Monday, August 31, 2009

Meanderings

Sorry, I've been doing this a lot lately. I've had more mini-posts I want to write, and more things I need to vent (I'm turning crotchety, I guess), and so you've been getting meanderings instead of substantive posts. It's either this or start Twittering, and I'd like to avoid that at all costs.

* Why do people wring their hands about an athlete's "legacy"? We are told that Brett Favre is ruining his legacy by un-retiring. But how many retired athletes can you name whose legacy was truly ruined (whatever a legacy actually is--it's a pretty nebulous term)? Steve Carlton bounced around pitching ineffectively, but he's still seen as Steve Carlton, Phillies Ace. Willie Mays is celebrated as one of the greatest players of all-time despite bumbling around with the Mets.

I also don't understand why people are so emotionally invested in athletes retiring. If they still want to play, and a team still wants to employ them, I have no problem with it. I understand frustration at media coverage ("Oh look, there's Favre getting off the plane!"), but try to separate general ESPN disgust from the athletes themselves. I can also see why Packers fans would be annoyed that their icon is going to play for a division rival.

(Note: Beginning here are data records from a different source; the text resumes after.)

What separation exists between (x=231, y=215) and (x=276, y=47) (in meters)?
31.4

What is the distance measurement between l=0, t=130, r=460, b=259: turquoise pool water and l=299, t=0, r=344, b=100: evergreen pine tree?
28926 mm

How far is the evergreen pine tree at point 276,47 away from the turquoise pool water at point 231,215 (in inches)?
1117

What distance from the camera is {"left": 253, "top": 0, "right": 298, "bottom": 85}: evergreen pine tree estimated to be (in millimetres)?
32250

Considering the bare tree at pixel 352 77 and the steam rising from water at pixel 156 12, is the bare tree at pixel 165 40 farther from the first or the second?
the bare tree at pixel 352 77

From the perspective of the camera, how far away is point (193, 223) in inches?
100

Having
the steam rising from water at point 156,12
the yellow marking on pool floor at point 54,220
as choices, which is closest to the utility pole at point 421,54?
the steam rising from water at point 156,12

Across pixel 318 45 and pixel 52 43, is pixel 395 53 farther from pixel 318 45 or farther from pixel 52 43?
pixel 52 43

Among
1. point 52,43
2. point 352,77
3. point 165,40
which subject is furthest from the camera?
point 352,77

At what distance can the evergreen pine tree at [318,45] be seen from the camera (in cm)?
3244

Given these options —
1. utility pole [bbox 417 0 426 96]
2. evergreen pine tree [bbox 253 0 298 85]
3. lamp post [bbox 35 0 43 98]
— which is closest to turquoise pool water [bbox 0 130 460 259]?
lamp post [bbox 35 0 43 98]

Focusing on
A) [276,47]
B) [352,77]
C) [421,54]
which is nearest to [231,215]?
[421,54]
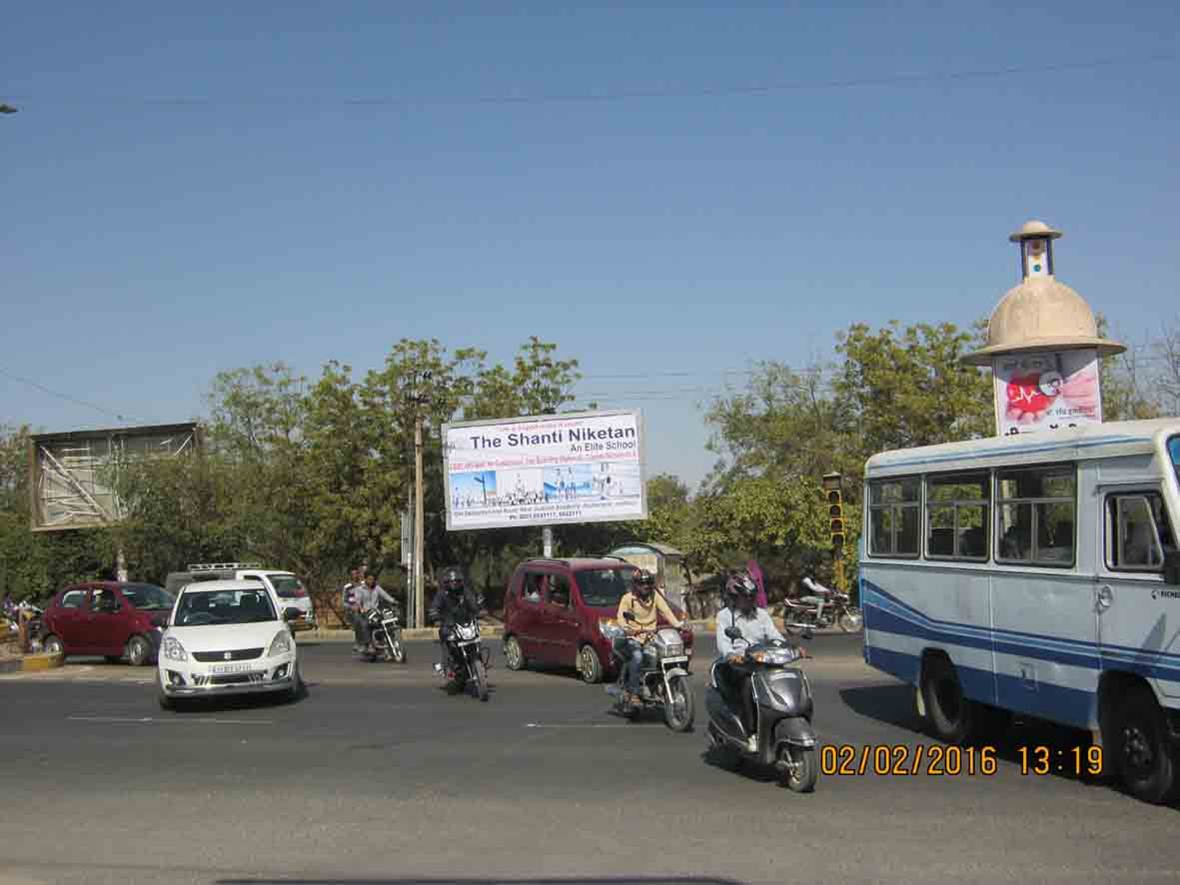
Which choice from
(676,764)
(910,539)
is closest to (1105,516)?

But outside of that, the reaction to Favre puzzles me.

* It never ceases to amaze me how the billionaires who own pro sports franchises have managed to convince the public that the (relatively) uneducated millionaires that they employ (and their agents, of course) are screwing them over. It is a remarkable phenomenon.

I need to issue the disclaimer that I'm not saying that the owners are wrong simply because they are billionaires, and that the lesser income group must be getting the shaft. That's not what I'm saying at all. I think that both the owners and the players are right about some things and wrong about others (and of course neither group is homogeneous in their motivation and desires). It's just that the public as a whole seems to always side with the owners. Here are just a handful of situations in which this manifests itself:

1. The owners have apparently managed to convince the public that increased salaries drive ticket price increases, rather than the opposite--more revenue to teams means more potential value added by players (of course, labor costs could change the profit-maximizing ticket price, but it's folly to think that ticket prices would be dramatically lower if salaries were lower).

2. Players are derided by many fans for trying to exert some control over which organization they begin their careers with (even if they can only do it by making vague pre-draft bonus demands). But the system that assigns players to organizations with no choice, and rewards failure (at least in theory) is an accepted part of every sport.

3. You have the strange concept of "loyalty", which is a one-way street meaning that players are loyal to their teams, whatever that even means. Trades are accepted as part of the game, but if a player dares to leave via free agency, he is a scoundrel. Players who display what seems to qualify as loyalty (and thus worthy of admiration) are sometimes derided as losers (as seen when Jake Peavy initially rejected his trade to the White Sox). Players who are jerked around by their teams in service time maneuvers are expected to show loyalty. Players are expected to show loyalty to whichever team they happen to play for currently, even if they have a different hometown team they'd ideally like to play for.

4. Players are often criticized for chasing an extra million dollars or two--"Why isn't $12 million enough? Why do you need $15 million?" Of course, this same question is never asked of the owner--"Why do you need to make $20 million in profit? Isn't $17 million enough?"

5. Owners' claims of poverty are generally accepted. We are supposed to believe that these billionaires have absolutely no business sense when it comes to sports and are losing money left and right, necessitating public stadium financing, contraction, or some other scheme that is against the best interest of fans as a whole--despite the fact that different billionaires keep shelling out hundreds of millions of dollars to buy into the industry.

Incidentally, my position on all of this is that both sides should be expected to seek what is in their economic self-interest, and that neither side is wrong for doing so. It's just that the public sides with sports management to a much greater extent (as far as I can tell) then they do in other industries.

* We're getting to that time of year when everyone is all atwitter about the BBWAA awards. As I've said before, I try not to pay too much attention to those--just enough to get a good laugh but not pop a blood vessel when Ryan Howard finishes second in the NL MVP vote or what have you. The Internet Baseball Awards and certain individual's own hypothetical ballots are worthy of more attention in my eyes.

However, my efforts sometimes fail, and I find it irresistible to comment in one way or another. I had a discussion with Sky of Beyond the Box Score recently, and in the course of it I noticed that Roy Halladay has never received a single MVP vote in his career. Not even one measly tenth-place vote. Halladay won the AL Cy Young in 2003 but did not receive a vote for MVP, while Carlos Lee (830 OPS) did and Shannon Stewart (823 OPS) finished fourth.

Halladay is an unusual case--it seems from a perfunctory look at recent voting that the top Cy Young contenders usually manager to get a nod somewhere on a few ballots. But certainly not the extent that I think they deserve to (or advanced metrics think they deserve to).